Segment Start: Source material

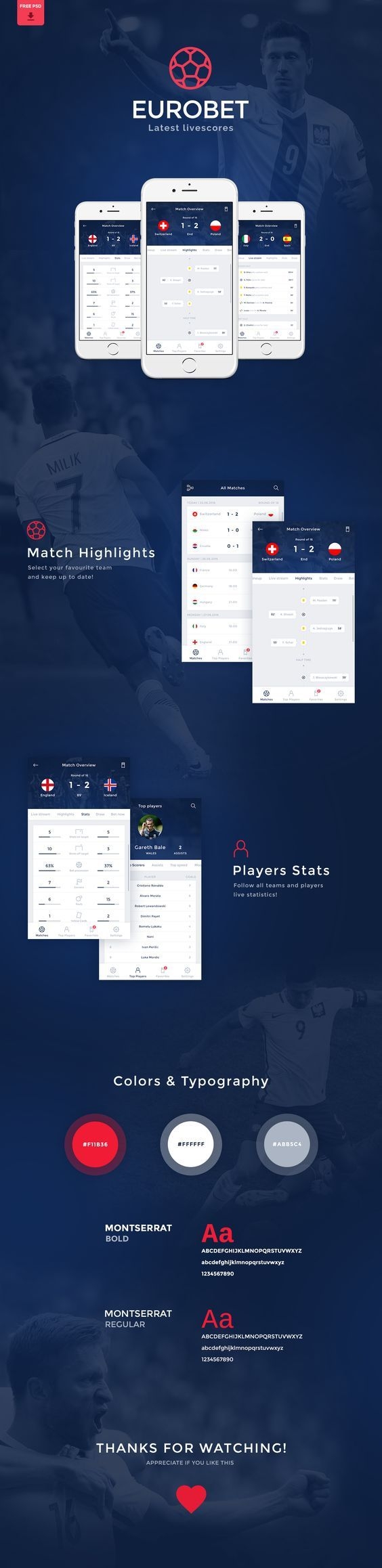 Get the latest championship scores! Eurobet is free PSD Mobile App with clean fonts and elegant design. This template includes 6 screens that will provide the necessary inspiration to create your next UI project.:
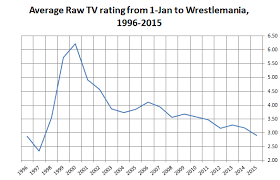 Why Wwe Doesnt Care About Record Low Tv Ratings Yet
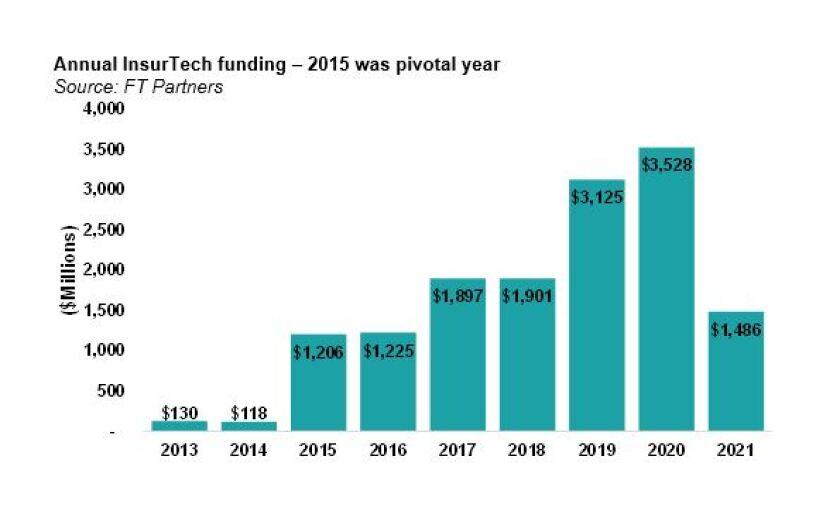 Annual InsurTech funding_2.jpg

Segment End: Source material

» **Problem to work on**
Please print the listing above again word for word, without its pictures.

» **Answer**
 Get the latest championship scores! Eurobet is free PSD Mobile App with clean fonts and elegant design. This template includes 6 screens that will provide the necessary inspiration to create your next UI project.:
 Why Wwe Doesnt Care About Record Low Tv Ratings Yet
 Annual InsurTech funding_2.jpg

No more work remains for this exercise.